# Iteration Evidence

Use this guide when improving a skill from positive examples, negative examples, review feedback, eval results, or observed agent behavior.

## Storage Layout

Store persistent improvement evidence under:

```text
references/evidence/
├── findings-log.md
├── working-set.md
└── holdout-set.md
```

Use this directory only when examples should outlive the current task. For a one-off small fix, summarize the examples in `SOURCES.md` instead.

## File Roles

`references/evidence/findings-log.md` records interpreted findings:

- repeated failure patterns
- preserved success patterns
- suspected root causes
- instruction changes made in response
- unresolved risks

`references/evidence/working-set.md` stores examples used while editing the skill.

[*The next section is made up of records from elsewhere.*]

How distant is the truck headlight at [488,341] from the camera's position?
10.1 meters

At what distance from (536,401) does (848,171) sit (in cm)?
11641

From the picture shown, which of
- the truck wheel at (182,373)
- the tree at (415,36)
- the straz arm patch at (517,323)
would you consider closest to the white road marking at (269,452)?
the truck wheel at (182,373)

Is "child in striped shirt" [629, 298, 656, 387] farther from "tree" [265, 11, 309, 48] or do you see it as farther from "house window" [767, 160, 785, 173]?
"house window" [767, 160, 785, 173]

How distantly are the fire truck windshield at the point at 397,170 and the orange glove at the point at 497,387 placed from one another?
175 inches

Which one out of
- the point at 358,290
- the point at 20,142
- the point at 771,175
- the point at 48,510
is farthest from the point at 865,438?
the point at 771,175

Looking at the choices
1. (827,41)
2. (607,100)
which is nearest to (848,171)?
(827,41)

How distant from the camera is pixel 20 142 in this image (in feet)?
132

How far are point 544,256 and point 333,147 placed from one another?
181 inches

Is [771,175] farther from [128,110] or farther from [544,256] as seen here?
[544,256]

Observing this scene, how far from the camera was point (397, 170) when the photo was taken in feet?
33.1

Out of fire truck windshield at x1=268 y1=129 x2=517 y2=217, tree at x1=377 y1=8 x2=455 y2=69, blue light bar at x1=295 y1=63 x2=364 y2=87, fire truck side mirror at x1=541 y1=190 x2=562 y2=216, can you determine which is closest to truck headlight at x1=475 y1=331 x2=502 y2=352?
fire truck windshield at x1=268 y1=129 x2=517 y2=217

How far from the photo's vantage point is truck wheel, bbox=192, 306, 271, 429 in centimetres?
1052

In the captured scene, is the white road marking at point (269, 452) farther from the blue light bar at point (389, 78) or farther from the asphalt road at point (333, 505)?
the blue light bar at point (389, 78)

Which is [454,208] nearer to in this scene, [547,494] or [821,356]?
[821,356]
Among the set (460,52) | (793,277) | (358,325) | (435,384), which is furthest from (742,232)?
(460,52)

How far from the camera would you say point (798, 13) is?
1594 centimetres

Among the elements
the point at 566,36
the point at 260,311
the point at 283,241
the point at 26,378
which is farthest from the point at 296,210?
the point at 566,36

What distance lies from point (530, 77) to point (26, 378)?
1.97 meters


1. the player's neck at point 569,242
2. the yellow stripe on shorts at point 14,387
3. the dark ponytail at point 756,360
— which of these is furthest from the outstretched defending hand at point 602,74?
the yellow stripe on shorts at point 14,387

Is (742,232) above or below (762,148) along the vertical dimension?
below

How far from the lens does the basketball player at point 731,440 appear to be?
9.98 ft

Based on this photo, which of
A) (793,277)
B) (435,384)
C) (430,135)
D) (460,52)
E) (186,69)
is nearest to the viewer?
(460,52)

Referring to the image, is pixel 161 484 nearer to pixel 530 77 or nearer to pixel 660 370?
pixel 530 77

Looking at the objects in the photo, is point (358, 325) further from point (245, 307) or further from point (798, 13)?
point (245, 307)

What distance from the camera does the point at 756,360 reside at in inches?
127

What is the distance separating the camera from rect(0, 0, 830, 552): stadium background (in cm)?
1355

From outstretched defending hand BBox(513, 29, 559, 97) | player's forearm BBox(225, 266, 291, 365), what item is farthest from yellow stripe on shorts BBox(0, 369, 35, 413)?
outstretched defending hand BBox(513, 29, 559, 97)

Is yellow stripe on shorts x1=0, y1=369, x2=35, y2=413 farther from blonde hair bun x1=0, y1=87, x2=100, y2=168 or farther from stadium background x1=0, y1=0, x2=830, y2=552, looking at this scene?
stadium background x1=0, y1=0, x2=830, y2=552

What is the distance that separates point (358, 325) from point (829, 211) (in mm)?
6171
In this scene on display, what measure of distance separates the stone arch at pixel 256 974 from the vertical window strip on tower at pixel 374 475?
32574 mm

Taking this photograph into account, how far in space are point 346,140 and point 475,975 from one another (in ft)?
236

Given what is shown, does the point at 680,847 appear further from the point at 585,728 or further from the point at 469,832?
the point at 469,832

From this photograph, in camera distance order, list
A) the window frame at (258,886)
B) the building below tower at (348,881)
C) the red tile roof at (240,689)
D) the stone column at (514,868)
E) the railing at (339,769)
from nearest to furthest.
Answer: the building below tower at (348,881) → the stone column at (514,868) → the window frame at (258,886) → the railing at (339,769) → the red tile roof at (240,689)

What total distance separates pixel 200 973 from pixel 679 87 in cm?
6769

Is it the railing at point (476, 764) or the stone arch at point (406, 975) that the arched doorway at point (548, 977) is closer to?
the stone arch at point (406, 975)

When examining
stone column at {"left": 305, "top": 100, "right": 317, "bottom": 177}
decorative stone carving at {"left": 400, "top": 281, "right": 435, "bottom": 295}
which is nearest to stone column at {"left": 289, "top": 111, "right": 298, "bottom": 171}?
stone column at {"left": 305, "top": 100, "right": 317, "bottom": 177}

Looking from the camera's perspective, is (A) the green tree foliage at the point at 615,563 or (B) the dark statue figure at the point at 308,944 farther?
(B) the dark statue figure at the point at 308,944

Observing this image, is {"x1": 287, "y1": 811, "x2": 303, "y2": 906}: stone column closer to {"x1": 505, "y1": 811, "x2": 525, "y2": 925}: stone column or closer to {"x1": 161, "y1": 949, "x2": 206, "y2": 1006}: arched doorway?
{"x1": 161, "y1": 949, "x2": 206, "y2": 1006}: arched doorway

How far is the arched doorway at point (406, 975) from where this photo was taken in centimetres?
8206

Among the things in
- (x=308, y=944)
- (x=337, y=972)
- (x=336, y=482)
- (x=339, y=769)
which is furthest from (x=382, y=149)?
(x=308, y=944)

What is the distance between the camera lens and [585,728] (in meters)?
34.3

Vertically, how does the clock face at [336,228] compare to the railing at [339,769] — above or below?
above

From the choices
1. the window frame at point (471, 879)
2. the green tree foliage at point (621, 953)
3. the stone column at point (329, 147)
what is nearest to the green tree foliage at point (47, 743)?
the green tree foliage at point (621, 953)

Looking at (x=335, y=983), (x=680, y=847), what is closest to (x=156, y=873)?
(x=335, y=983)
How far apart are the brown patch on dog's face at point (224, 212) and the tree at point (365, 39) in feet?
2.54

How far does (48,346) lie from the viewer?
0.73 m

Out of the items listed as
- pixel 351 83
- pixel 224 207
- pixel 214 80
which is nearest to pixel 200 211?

`references/evidence/holdout-set.md` stores examples reserved for validation after edits. Do not tune directly against holdout examples unless the user explicitly moves them into the working set.

## Example Record Schema

Use one record per example:

```markdown
## EX-001: Short label

- Label: positive | negative
- Kind: true-positive | false-positive | false-negative | fix | regression | edge-case
- Origin: human-verified | mixed | synthetic
- Source: issue/PR/commit/log/user note/local eval pointer
- Status: working | holdout | resolved | deferred
- Expected behavior: concise statement
- Observed behavior: concise statement
- Skill delta: instruction, reference, description, or eval change
- Anonymization: what was removed or generalized

### Content

Summarized or redacted example content.
```

Keep records concise. Preserve enough detail to reproduce the behavior, but redact secrets, customer data, private URLs, and unnecessary user content.

## Positive And Negative Findings

Positive findings are not just success stories. Use them to protect behaviors that must not regress.

Negative findings should identify the smallest failing decision:

- wrong trigger behavior
- missing source type
- skipped reference file
- overloaded or hidden instruction
- weak output contract
- missing validation step
- unsafe or non-portable path assumption

Each negative finding should map to a concrete skill delta or an explicit deferred reason.

## Promotion Rules

Promote evidence into the skill artifacts only when it changes future behavior:

- Put universal behavioral rules in `SKILL.md`.
- Put domain-specific examples in a focused reference.
- Put source provenance and decisions in `SOURCES.md`.
- Put reusable eval prompts in `EVAL.md`.
- Keep raw or semi-raw examples in `references/evidence/`.

Do not turn `references/evidence/` into a changelog. The changelog belongs in `SOURCES.md`.